-- Ausgewählter Textabschnitt --
▼

Tragödie in Hongkong führt zu Spannungen vor den Wahlen
Nach dem tragischen Brand in einem Wohnkomplex in Hongkong, bei dem mindestens 151 Menschen ums Leben kamen, hat der Bürgermeister der Stadt, John Lee, eine unabhängige Untersuchung unter Leitung eines Richters angeordnet. Das Feuer breitete sich in sieben Hochhäusern aus, wobei brennbare Baumaterialien, die bei Renovierungsarbeiten verwendet wurden, als Hauptursache genannt wurden.
Die Polizei hat mehr als 20 Personen im Zusammenhang mit Pflichtverletzung und möglicher Korruption festgenommen. Kritiker warnen jedoch vor den Bemühungen der Behörden, jegliche öffentliche Kritik zu unterdrücken - mehrere Studenten wurden sogar wegen angeblicher Aufwiegelung festgenommen.
Internationale Organisationen rufen zu Transparenz auf. Die Tragödie ereignete sich nur wenige Tage vor den geplanten Wahlen.
Den Bewohnern wurde Hilfe angeboten, einschließlich finanzieller Unterstützung und vorübergehender Unterbringung. Bei dem Feuer kamen auch Dutzende von Haustieren ums Leben, und außerhalb Hongkongs sollen Mahnwachen zu Ehren der Opfer abgehalten werden.

▲

-- Aufgabe --
Beantworte zum Text über den Brand in Hongkong diese Fragen:
(a) Wie viele Menschen kamen bei dem Brand mindestens ums Leben?
(b) Wie viele Personen hat die Polizei festgenommen?
(c) Welche Hilfe wurde den Bewohnern angeboten?

-- Datenauszüge --
▼

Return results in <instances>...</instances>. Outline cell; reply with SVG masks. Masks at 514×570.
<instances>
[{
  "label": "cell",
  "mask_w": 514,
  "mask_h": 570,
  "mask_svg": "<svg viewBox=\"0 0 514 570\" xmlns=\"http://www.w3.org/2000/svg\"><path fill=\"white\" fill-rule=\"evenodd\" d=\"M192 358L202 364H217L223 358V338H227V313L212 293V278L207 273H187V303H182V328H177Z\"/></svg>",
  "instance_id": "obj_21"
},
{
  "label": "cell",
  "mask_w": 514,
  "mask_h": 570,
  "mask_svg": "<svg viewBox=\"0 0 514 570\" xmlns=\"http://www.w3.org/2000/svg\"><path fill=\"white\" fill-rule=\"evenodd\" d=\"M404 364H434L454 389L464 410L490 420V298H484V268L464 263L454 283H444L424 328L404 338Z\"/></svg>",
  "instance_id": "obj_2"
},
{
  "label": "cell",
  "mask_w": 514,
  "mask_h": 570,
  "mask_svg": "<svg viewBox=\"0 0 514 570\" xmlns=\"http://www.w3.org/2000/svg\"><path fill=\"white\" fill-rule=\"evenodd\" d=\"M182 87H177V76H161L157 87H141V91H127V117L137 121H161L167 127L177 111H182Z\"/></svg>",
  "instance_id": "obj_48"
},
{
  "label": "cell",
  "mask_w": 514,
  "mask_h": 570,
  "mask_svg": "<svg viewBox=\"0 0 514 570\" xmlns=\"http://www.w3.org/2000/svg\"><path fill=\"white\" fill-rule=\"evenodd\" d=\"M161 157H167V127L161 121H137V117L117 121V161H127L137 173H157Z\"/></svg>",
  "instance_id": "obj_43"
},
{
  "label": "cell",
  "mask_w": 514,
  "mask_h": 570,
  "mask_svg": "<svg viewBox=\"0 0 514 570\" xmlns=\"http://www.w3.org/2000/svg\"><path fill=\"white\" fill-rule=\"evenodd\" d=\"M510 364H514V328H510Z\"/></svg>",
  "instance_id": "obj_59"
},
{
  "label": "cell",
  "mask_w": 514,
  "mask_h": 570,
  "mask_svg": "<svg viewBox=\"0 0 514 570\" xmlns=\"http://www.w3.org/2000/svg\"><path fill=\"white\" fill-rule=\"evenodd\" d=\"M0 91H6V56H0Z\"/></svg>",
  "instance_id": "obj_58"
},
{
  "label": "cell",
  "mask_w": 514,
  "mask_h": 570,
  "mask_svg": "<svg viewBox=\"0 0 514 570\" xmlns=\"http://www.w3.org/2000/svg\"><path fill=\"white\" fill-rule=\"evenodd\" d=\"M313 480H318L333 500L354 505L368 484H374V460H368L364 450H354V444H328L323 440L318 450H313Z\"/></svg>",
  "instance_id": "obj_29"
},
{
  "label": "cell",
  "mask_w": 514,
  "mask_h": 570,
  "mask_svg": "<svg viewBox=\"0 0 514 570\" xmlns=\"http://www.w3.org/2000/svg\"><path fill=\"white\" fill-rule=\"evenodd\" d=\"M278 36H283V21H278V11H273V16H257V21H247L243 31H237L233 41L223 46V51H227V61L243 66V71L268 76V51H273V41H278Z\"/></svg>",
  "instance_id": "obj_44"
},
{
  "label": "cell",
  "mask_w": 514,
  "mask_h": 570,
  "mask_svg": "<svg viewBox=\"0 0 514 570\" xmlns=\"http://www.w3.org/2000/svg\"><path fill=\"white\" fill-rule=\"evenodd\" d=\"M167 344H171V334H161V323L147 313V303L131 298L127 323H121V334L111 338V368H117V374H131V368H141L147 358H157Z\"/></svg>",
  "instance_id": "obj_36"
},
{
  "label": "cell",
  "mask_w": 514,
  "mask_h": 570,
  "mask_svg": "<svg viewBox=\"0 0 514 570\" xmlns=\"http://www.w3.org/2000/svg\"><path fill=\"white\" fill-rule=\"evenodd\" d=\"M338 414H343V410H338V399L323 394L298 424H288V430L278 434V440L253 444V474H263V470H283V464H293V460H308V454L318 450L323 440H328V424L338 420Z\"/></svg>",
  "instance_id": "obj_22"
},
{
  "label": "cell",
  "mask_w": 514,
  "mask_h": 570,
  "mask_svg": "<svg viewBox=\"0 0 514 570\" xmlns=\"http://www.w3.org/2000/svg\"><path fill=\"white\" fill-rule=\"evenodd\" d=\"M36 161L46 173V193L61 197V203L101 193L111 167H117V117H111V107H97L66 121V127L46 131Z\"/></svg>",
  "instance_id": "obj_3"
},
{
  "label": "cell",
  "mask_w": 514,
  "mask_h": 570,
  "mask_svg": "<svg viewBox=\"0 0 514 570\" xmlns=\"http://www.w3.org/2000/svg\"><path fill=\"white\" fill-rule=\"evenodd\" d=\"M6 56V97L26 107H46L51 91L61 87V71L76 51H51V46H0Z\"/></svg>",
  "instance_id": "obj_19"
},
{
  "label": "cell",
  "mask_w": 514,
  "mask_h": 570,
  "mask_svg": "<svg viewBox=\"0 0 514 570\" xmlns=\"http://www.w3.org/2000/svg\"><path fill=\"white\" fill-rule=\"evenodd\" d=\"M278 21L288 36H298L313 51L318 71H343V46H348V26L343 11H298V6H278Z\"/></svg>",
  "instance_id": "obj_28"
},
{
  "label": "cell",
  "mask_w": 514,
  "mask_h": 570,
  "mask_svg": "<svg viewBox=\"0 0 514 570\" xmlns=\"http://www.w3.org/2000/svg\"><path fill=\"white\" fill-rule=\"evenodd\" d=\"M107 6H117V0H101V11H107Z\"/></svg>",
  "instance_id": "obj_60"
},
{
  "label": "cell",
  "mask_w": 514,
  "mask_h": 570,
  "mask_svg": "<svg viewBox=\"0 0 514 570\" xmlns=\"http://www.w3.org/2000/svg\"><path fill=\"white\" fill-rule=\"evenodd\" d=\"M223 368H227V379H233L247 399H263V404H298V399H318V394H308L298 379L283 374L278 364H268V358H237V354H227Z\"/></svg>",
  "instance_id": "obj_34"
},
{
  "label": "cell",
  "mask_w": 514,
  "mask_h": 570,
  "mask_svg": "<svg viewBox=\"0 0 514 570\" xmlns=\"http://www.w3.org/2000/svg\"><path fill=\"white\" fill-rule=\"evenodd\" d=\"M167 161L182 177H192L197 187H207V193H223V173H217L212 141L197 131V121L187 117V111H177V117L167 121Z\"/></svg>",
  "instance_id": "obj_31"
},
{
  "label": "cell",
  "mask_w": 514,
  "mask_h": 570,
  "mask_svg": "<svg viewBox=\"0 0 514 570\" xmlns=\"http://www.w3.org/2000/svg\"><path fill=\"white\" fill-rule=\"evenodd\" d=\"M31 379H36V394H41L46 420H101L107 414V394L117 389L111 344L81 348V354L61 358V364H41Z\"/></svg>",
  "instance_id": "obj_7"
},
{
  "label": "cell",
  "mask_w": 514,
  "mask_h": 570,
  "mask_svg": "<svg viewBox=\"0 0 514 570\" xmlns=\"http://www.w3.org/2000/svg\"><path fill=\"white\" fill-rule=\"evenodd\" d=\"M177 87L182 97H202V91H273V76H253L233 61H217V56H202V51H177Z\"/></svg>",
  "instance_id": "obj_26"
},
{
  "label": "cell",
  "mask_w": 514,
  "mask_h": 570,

▲

-- Antwort --
(a) Mindestens 151 Menschen.
(b) Mehr als 20 Personen.
(c) Finanzielle Unterstützung und vorübergehende Unterbringung.